Covert: Public More Likely

To Report Bias, Hate Cases

Cooperstown Sees Its First Two Cases Ever


Chief Covert
Chief Covert

COOPERSTOWN – Although applied in the Village of Cooperstown for the first time this summer – twice – bias laws have been on the books for years, according to Cooperstown Police Chief Mike Covert.

What’s changing is public attitudes toward possible racial and homophobic confrontations are changing, he said:  “It’s very unusual, but people aren’t going to put up with it.”

That makes them more likely to report what they consider harassment, Covert said: “Years ago, people may have looked the other way. People are being vigilant, they’re seeing bad behavior and they’re reporting it.”

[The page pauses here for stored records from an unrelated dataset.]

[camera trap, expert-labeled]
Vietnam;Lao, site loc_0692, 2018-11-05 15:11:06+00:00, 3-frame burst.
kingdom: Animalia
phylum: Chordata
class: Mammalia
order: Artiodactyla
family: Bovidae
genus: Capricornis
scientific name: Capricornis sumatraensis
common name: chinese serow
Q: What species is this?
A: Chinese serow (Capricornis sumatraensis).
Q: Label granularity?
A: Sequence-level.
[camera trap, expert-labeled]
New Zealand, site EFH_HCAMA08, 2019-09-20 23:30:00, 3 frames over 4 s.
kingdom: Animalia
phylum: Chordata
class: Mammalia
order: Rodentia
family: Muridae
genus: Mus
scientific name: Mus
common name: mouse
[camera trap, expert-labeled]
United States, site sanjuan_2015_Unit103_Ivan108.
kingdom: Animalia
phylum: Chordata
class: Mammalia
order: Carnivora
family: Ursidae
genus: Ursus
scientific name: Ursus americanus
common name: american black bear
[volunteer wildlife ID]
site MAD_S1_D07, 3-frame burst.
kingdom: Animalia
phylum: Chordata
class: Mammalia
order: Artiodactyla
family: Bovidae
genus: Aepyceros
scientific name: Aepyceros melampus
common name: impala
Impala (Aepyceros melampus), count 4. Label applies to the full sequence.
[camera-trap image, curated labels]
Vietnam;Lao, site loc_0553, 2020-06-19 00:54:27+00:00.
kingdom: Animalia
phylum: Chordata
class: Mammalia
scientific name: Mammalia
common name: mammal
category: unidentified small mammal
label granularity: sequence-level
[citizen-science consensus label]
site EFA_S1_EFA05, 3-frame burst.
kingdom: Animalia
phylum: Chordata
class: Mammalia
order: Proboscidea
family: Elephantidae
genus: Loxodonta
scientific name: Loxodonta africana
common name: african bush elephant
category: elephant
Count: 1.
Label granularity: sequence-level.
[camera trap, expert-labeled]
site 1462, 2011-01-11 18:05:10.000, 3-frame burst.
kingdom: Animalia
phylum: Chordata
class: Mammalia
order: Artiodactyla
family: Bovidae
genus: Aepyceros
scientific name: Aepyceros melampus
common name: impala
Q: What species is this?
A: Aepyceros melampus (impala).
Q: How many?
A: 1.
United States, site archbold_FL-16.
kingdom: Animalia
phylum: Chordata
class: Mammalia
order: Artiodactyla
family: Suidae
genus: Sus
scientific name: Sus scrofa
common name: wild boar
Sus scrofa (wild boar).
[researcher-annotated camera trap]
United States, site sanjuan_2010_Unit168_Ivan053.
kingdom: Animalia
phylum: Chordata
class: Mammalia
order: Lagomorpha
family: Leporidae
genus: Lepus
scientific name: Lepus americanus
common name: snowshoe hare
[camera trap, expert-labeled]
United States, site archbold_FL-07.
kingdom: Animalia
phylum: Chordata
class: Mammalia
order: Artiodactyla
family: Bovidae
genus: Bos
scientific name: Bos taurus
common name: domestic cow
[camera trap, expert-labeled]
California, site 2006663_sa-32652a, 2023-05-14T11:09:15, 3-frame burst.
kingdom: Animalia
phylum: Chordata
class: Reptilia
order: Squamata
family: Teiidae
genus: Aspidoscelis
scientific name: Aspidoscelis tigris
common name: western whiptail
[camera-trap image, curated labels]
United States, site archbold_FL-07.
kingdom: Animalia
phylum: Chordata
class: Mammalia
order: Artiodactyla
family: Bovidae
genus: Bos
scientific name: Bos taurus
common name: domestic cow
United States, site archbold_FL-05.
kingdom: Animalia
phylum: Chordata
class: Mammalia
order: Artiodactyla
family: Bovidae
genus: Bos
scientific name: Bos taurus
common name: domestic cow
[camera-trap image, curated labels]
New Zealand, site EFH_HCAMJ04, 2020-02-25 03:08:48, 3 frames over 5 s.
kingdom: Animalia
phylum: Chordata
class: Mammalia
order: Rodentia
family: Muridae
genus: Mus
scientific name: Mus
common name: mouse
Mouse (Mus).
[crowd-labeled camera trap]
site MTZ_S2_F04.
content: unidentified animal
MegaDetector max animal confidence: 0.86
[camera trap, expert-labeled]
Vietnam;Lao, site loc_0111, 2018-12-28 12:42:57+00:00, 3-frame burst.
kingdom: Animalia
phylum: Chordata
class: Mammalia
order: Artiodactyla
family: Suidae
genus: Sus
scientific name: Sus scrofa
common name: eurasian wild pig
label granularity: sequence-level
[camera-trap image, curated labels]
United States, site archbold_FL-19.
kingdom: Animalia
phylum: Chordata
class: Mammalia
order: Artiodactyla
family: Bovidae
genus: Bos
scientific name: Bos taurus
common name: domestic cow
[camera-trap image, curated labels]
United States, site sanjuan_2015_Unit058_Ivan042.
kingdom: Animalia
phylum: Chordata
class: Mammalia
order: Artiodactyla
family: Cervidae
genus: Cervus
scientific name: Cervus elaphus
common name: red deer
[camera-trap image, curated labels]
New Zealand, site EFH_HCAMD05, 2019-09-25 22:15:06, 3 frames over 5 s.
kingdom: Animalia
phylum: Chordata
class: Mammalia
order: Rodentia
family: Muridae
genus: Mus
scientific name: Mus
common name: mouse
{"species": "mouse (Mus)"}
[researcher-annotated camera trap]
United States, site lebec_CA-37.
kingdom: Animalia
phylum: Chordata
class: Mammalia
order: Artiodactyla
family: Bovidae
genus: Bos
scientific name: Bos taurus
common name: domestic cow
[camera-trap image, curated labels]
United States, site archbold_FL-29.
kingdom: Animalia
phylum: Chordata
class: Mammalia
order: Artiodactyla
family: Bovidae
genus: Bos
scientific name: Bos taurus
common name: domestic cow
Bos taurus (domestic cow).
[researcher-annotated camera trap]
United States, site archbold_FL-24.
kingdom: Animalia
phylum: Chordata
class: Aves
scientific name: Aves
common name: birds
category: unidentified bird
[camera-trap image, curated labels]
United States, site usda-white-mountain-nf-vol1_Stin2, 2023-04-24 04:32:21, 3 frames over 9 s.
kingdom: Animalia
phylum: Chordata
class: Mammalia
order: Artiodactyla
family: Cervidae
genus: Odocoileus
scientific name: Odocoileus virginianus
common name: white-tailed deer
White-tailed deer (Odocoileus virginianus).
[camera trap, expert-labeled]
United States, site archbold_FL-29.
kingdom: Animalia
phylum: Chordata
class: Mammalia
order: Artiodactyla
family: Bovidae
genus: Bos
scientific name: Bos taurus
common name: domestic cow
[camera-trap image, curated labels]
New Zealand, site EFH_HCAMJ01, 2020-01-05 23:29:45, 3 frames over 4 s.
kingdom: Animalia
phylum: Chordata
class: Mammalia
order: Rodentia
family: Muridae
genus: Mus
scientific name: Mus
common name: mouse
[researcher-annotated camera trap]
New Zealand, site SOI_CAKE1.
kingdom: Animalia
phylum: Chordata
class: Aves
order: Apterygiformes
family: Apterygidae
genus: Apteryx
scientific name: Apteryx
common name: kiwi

And, he cautions, the penalties are real: “Assault cases usually result in jail time. We’ve had people to go jail for harassment cases too. People have to behave.”


In the second case this year, Lawrence Mileo, 50, of Myrtle Beach, S.C. was arrested Monday, July 25, and charged with assault in the third degree as a bias crime after he allegedly punched a 33-year-old black woman in the face at the Lakefront Restaurant.

According to the felony complaint filed with Otsego Town Court, the victim was exiting the restaurant, the victim alleged, when Mileo “hip-checked” her.

“Whoa, whoa, why are you pushing me?” she said, according to her complaint.

He then allegedly called her a “black ghetto (expletive)”, according to a witness’ affidavit, and when her husband tried to escort her away, Mileo said, “She is going to get you (expletive) killed.  This is why you people get killed.”

She returned to the restaurant to tell him not to talk her in that manner, and he punched her across the left side of her face, then allegedly tried to grab a knife from the busboy’s tray, according to her statement.  Other diners held him back while the police were called to the scene. She was treated by EMTs

On June 21, Marcus Walters, 40, Waynesville, Ohio, was charged with harassment after allegedly calling a 17-year-old Hartwick resident a series of homophobic slurs after he and his friend “hugged and kissed” outside the Hall of Fame bathroom.

“If you don’t leave me alone, there’s going to be an issue,” Walters allegedly said, while advancing towards the victim with his fists clenched.

In the case of Mileo, two witnesses came forward to corroborate the victim’s story, including one who was sitting next to the busboy’s tray when Mileo allegedly reached in it for the knife.

In the Walters’ case, the son intervened, telling the victim, “My dad is sorry and doesn’t mean it,” although Walters continued to use homophobic and threatening language.

Though both were released on bail, Mileo is scheduled to return to Otsego Town Court on Wednesday, Aug. 17 and faces up to seven years in prison; Walters faces up to four.

“This kind of behavior just isn’t acceptable,” said Covert.  “People aren’t going to put up with it.”